2. The method of claim 1, wherein the virus is selected from the group consisting of herpes simplex virus (HSV) -1 or -2, monkeypox virus, SARS-CoV-2, measles virus, rubella virus, varicella zoster virus, parvovirus, herpesvirus 6 and 7 virus, orf virus, variola minor/major, enterovirus, human papillomavirus (HPV), molloscum contagiosum virus and vaccinia virus (VV).

3. The method of claim 2, wherein the VV comprises a component from a microbial organism selected from the group consisting of influenza virus, varicella zoster virus, human immunodeficiency virus (HIV), respiratory syncytial virus (RSV), polio virus, variola virus, rabies virus, rotavirus, human papillomavirus, Ebola virus, hepatitis A virus, hepatitis B virus, hepatitis C virus, lyssavirus, measles virus, mumps virus, and Rubella virus.
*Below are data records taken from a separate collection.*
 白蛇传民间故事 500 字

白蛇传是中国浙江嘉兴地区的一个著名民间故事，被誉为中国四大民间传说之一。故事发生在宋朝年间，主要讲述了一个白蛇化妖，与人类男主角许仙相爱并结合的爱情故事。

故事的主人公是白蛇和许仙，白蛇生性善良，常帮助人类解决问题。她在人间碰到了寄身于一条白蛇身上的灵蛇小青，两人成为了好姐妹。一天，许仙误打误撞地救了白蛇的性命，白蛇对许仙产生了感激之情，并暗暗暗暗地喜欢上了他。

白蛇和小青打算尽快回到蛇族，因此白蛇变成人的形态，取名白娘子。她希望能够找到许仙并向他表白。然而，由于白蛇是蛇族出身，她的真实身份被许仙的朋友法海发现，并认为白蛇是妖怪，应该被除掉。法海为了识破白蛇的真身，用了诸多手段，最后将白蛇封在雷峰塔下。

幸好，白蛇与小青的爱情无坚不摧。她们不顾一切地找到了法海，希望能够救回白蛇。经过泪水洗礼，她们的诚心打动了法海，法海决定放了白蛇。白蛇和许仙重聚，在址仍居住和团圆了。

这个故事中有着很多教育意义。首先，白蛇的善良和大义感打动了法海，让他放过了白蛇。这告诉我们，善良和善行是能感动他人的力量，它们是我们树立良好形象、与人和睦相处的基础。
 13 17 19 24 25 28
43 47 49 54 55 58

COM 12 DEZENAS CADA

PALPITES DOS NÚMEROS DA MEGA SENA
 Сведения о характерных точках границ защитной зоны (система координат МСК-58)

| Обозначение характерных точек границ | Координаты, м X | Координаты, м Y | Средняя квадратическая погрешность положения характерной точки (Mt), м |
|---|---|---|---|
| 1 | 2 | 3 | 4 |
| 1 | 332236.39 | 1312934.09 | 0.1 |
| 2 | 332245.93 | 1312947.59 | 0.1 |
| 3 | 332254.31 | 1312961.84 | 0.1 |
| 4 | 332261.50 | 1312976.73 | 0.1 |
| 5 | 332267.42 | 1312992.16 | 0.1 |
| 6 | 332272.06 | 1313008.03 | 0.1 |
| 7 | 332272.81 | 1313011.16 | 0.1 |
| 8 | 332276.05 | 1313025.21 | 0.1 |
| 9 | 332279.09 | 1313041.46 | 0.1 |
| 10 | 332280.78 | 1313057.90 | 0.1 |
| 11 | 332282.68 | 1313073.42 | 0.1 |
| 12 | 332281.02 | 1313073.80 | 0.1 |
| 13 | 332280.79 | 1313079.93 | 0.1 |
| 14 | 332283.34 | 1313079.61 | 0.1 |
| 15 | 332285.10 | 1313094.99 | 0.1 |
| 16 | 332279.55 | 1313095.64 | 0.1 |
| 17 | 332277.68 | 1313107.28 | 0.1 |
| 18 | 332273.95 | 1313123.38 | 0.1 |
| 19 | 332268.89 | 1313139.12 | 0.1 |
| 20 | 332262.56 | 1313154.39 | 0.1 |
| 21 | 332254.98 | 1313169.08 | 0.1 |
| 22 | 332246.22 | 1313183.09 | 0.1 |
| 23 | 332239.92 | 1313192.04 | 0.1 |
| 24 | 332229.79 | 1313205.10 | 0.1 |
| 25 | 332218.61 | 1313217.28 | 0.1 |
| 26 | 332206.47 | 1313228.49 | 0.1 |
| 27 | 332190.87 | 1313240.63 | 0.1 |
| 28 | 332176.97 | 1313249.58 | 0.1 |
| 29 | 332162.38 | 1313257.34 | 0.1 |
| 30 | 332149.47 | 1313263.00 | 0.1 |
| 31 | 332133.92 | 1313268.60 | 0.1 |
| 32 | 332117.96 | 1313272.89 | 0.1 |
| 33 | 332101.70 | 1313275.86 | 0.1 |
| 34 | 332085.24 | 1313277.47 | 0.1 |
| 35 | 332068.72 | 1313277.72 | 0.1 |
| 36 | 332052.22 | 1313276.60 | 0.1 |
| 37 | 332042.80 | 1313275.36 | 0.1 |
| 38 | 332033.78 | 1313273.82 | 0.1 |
4. The method of claim 3, wherein the pharmaceutical composition is administered to the subject before, after, or concurrent with the VV.

5. The method of any one of claims 1-4, wherein the extract comprises a filtered extract of a Candida albicans deposited with the American Type Culture Collection (ATCC) under ATCC Accession No. PTA-126019 or PTA-126020.

6. The method of claim 5, wherein the extract comprises filtered extracts of both ATCC PTA-126019 and ATCC PTA-126020.

7. The method of any one of claims 1-5, wherein the extract comprises a filtered extract of one or more of ATCC PTA-126019, ATCC PTA-126020, ATCC9968, and ATCC22019.

8. The method of any one of claims 1-7, wherein the pharmaceutical composition is administered to the subject via injection or topical application.

9. The method of any one of the preceding claims, wherein the subject is a mammal.

10. The method of claim 9, wherein the subject is a human.